Fragmento de texto:
◇ ◇ ◇ ◇ ◇

Cedrizuela es un apodo que se ha generalizado entre los bogotanos para referirse a Cedritos, un barrio al norte de la ciudad que empezó a recibir venezolanos en los años noventa y que hoy en día se ha convertido en una colonia por el voz a voz y las redes de apoyo que ellos construyen para acoger a sus panas en las casas y establecimientos. Sin embargo, por el acelerado aumento de migrantes al país, los venezolanos están por toda la capital. En restaurantes, asaderos, en el rebusque. En el transmi, el semáforo, la esquina. En la calle.
En Colombia hay 1.408.055 venezolanos y Bogotá es la ciudad a la que más migran (313.528), según cifras de Migración Colombia con corte a 30 de junio. Las localidades a las que más llegan son Kennedy, Bosa y Suba. En esta última, los venezolanos encuentran refugio en barrios como La Gaitana, Lisboa, Bilbao, Berlín y, especialmente, El Rincón.
El Rincón de Suba es un barrio tradicional. Tiene iglesia, colegio, plaza y hasta su propia olla –acopio de droga y maleantes–, a pocos metros del CAI de policía. En las chazas venden dulces, frutas, hierbas, pescado y electrodomésticos. Las aceras están inundadas de peluquerías; una cuadra puede tener hasta ocho. Hay salones de belleza que ocupan todo el piso de una casa, barberías con dos o tres sillas y locales de 2 x 2 metros. Allí, en medio de los pelos en el piso, las luces de neón y los postes giratorios de rayas blancas, rojas y azules, reconocí el acento característico del país vecino. Entré casi a veinte peluquerías y en todas trabajaban venezolanos, al menos uno.
Los venezolanos buscan trabajo en las peluquerías colombianas porque en las principales ciudades de su país los salones de belleza han quebrado o permanecen vacíos. Los rubros son muy costosos para dueños, trabajadores y clientes. Los dueños no pueden pagar el agua y electricidad de los locales y tienen que escoger entre comprar comida o productos de estética. Los proveedores están en quiebra. Los clientes no pueden pagar el alto costo de los servicios: un tratamiento capilar cuesta hasta 30.000.000 bolívares (3.059 dólares), un corte en un salón cuesta entre 1.000.000 y 1.900.000 bolívares (102 y 193 dólares). Y los peluqueros, con años de experiencia, no pueden pagar el alquiler de una silla, mucho menos el de un salón. Algunos improvisan puestos de trabajo en las calles, mercados, debajo de los puentes y veredas. Los novatos se entrenan y aprenden el oficio para salir a buscar trabajo en otro país, como lo hicieron Jesús, Evilmar y Yeison.

◇ ◇ ◇ ◇ ◇

Extracto de datos:
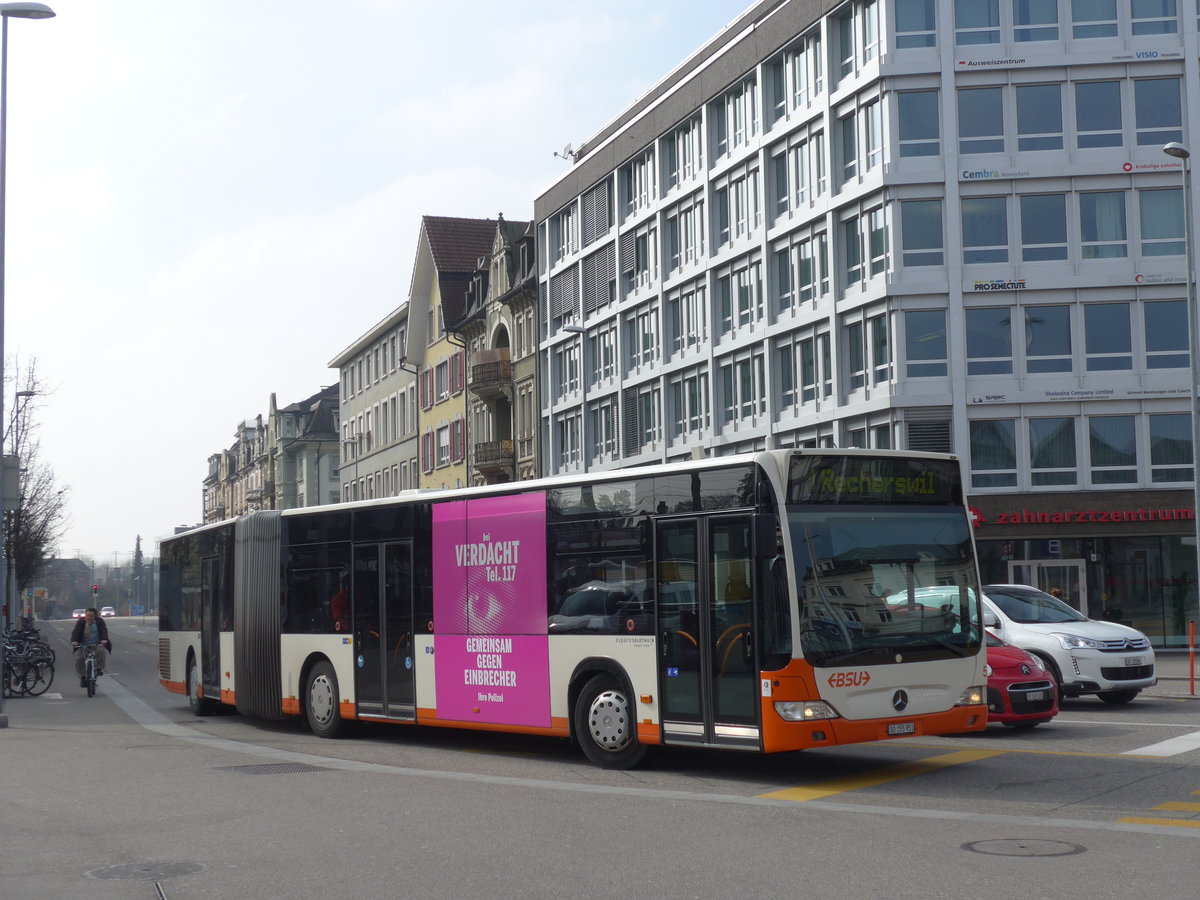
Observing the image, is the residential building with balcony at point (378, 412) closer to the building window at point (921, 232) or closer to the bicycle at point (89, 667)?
the building window at point (921, 232)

◇ ◇ ◇ ◇ ◇

Tareas:
a. Determina si cada afirmación concuerda con el texto sobre los migrantes venezolanos en Bogotá: (i) Bogotá es la ciudad de Colombia a la que más migran venezolanos; (ii) Cedritos es un barrio ubicado en el sur de la ciudad; (iii) en El Rincón de Suba una cuadra puede tener hasta ocho peluquerías. Responde sí o no en cada caso y cita literalmente las palabras del texto que lo deciden.
b. Redacta la continuación del texto sobre los migrantes venezolanos en Bogotá a partir de su última oración.
Los datos no se emplean en ninguna de las tareas.

Resultados por tarea:
a.
(i) Sí: «Bogotá es la ciudad a la que más migran (313.528)».
(ii) No: «un barrio al norte de la ciudad».
(iii) Sí: «una cuadra puede tener hasta ocho».

b.
Ellos son solamente tres de los 489.619 venezolanos que han estado en situación irregular en Colombia; es decir, que ingresaron sin autorización y/o superaron el tiempo de permanencia permitido por ley. No tener visa, cédula o el permiso especial de permanencia (PEP) les ha impedido trabajar legalmente. Me contaron cómo es trabajar como estilistas y barberos en el sector de Suba, la localidad más poblada de Bogotá.
Jesús, 19 años
Salió de La Victoria, estado de Aragua, en agosto de 2018. Quería estudiar gastronomía, pero la crisis lo obligó a buscar trabajo. Su mamá, quien vivía hace meses en Bogotá, le envió de regalo de cumpleaños una patillera azul: su primera máquina de afeitar.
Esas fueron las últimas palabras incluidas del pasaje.